Members of the general population of the Washington, D.C., area, however, remain very aware that as residents of the nation’s capital, they will be at continued risk in the event of another terrorist attack or sustained hostilities.

Catherine Stuart May, M.D., WPS president-elect said, "Certainly more people are seeking assistance from psychiatrists. Former patients are returning, and we are getting calls from new patients. Chronically ill patients are responding to the general level of anxiety in the area by becoming more symptomatic."

The Washington Post reported that physicians are seeing an increase in the number of patients reporting exacerbation of symptoms of physical pain.

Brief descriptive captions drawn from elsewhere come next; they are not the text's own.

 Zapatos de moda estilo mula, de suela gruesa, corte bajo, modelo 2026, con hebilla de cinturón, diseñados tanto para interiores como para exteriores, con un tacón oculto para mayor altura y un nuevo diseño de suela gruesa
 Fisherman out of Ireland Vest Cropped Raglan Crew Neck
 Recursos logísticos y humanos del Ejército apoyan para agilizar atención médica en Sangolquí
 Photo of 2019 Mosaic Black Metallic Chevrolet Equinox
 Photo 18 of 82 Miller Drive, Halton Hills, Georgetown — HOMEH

Jim Dee, M.D., WPS president, said, "This is going to be a long-term problem." The WPS executive committee put together a disaster response committee consisting of Dee, May, Judith Nowak, M.D., Lou Kopolow, M.D., and Harold Eist, M.D. The goal of the group was to develop a plan to meet the needs that would surface in the weeks and months ahead and to prepare for the eventuality that disaster might hit Washington, D.C., again. Appropriate training was a key element of that plan.

The WPS asked Michael Hollifield, M.D., an assistant professor of psychiatry and family medicine at the University of New Mexico (UNM), to offer its members intensive training that would enable them to provide free group therapy sessions to area residents who are at high risk for chronic posttraumatic stress disorder (PTSD) and other mental health problems resulting from the attacks. The training is funded through a grant for $10,000 from APA through its Erich Lindemann Disaster Grant Program.

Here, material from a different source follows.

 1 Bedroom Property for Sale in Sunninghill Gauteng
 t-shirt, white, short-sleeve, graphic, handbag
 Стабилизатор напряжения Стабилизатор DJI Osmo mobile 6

For the last seven years, Hollifield has directed the Special Problems and Behavioral Medicine Clinic at UNM Medical School, which offers special expertise in cognitive restructuring therapy for trauma survivors. He is a member of the Disaster Medical Assistance Team in New Mexico, under the auspices of the Department of Health and Human Services.

The training is funded through a grant for $10,000 from APA through its Erich Lindemann Disaster Grant Program.

A full-day training session was offered on October 13 to WPS members who agreed to offer their services pro bono for the group therapy sessions. Residents from the George Washington University department of psychiatry received a half-day of training on October 14.

The program got under way when WPS publicized a hot-line phone number to which anyone in the geographic area experiencing stress about the attack could call. Psychiatry residents from George Washington University answered the phones, asked a series of questions that enabled them to assess degree of risk for PTSD, and referred callers to appropriate resources. Those with the most severe level of risk were offered opportunities for free group therapy sessions.

Hollifield said, "Every caller received an appropriate referral, even though we did not have resources to offer everyone free therapy."

Each group was scheduled to meet for five consecutive days in late October. In addition to their time, participating psychiatrists also volunteered their office space. Hollifield said, "All participants in the group therapy sessions will be offered follow-up resources."

The WPS has seen a tenfold increase in the number of hits to its Web site at www.dcpsych.org. Psychiatrists and other physicians can take a self-directed course on the site about PTSD, based on a CME program previously offered by the society. The site also offers the Kopolow Trauma Scale.